*Goal*
Pull out every line of the material that follows which contains the string "below", and copy each one unchanged.

*Extracted entries*
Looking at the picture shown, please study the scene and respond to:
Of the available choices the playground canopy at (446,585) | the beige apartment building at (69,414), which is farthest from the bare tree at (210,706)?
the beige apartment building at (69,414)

...

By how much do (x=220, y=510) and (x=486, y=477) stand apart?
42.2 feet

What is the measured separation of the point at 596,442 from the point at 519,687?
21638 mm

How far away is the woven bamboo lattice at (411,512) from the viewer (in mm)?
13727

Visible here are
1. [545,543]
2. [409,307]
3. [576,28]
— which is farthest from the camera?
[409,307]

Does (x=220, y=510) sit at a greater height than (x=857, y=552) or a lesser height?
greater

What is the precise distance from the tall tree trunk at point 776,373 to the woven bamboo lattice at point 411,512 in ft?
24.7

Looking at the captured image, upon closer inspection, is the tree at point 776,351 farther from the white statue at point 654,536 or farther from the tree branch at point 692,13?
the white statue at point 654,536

==

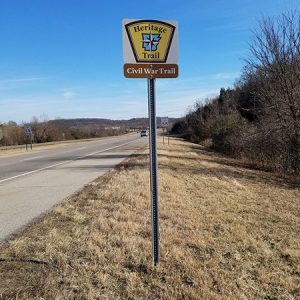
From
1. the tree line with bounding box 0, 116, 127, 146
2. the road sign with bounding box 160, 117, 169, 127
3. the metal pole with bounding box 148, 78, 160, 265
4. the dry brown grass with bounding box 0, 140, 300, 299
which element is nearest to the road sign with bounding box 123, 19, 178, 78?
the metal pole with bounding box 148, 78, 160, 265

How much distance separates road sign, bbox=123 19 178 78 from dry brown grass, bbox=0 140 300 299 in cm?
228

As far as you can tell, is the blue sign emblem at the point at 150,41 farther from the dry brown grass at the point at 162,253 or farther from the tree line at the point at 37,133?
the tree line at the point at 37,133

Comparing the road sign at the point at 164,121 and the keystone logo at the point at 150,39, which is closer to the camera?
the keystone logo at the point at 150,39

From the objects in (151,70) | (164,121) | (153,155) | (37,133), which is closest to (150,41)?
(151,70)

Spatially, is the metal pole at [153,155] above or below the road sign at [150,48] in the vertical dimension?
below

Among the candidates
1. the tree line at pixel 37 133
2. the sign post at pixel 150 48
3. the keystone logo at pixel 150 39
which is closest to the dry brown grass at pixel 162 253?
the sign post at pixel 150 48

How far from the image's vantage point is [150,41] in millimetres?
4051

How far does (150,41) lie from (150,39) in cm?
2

*Problem solution*
Spatially, is the metal pole at [153,155] above or below the road sign at [150,48] in the vertical dimension?
below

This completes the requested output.